Well, somewhere half way through Ellen my mind had ordered me to write a second book, The Storyteller’s Tale. One needs a cliff hanger; I was present for that lesson!
So a series was being created, patchwork style. I knew the structure of the 1st book would become tedious over a second book, but how to keep it near enough to the first for it to remain a series. After a little while I decided this archival material could be just the one person narrating her story. This time archivists listened to an original recording. No other version of events. Okay. I smiled and breathed my relief – it worked. I should have stopped there. Ellen was abroad in the wilderness with companions. How on earth could I present archival material in another, I wanted to write a third.
This took me months to figure out. I was even planning by now, not winging it. Complicated planning. Jack’s Tale, the 3rd, caused me so much anxiety I almost gave up. After a great deal of angst I found an answer. Ellen is the narrator through most of this book, a collection of her letters (without the answering ones) and some journal entries continue the story of her and her companions. And at the major catastrophe of their life she takes up the recording machine and conducts her own research programme.

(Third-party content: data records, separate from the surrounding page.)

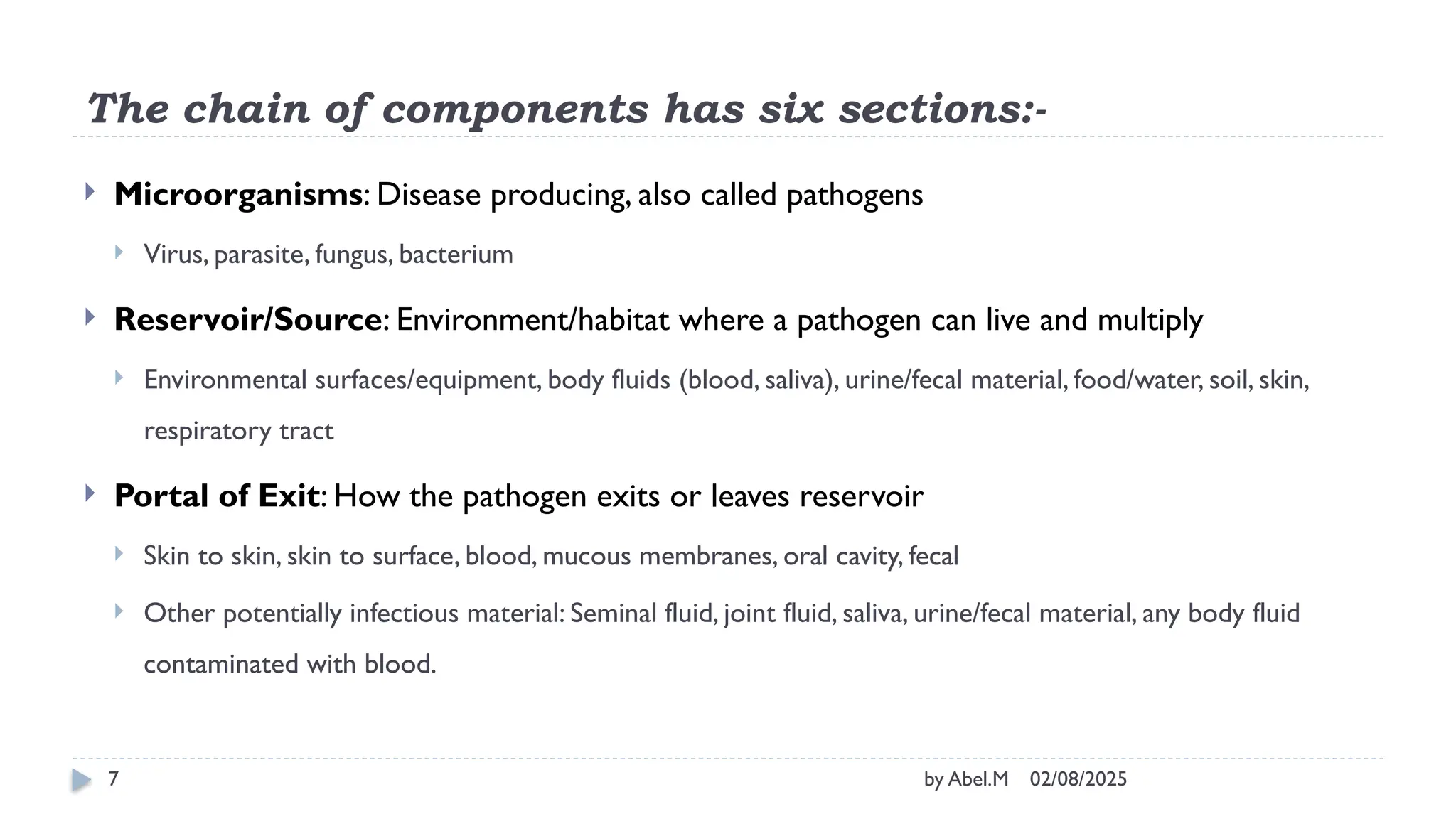 The chain of components has six sections:-

Microorganisms: Disease producing, also called pathogens

Virus, parasite, fungus, bacterium

Reservoir/Source: Environment/habitat where a pathogen can live and multiply

Environmental surfaces/equipment, body fluids (blood, saliva), urine/fecal material, food/water, soil, skin, respiratory tract

Portal of Exit: How the pathogen exits or leaves reservoir

Skin to skin, skin to surface, blood, mucous membranes, oral cavity, fecal

Other potentially infectious material: Seminal fluid, joint fluid, saliva, urine/fecal material, any body fluid contaminated with blood.

7

by Abel.M 02/08/2025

If I had been a nail biter I would be minus all the ends of my fingers after I launched Jack onto the world, I wasn’t at all sure this change of reporting would work. Somehow it did. My regular readers were still with me.
Last year I took a chance on a 4th, The Ancestor’s Tale, and wished I hadn’t. I had run out of ideas and variations. Not for the book, no I had always known I wanted some of that back story. The Great Climate Wars that had been responsible for 8 billion dead! But the way I started it was dull, dull, dull – even I didn’t want to read account after account of doom and gloom. I know, I know, it is dystopian but even so.
Well I was laid low, as some of you know, spending more time on/in my bed than upright. Between the dozing and sleeping my mind was let free to wander. The anxiety about structure vanished. I wasn’t writing anything, anytime soon, so why worry?
In this freedom the answer worked itself out. The story is still being pieced together by the Archive. The story line now encompasses the period from the Great Wars right up to the current time 2161, but now there are some memories not recorded, indeed may never be so (the end of the story hasn’t been written yet:)and will be lost to the archivists, some that have been confined by a time restraint and so must wait until they can be included into the unfinished Chronicles. I love my imagination.
I have also worked out how the 6th and possibly last tale will work and be connected.
The present worry, one that is beginning to consume my thoughts and cause an upflare of anxiety again, is how can I write the 5th?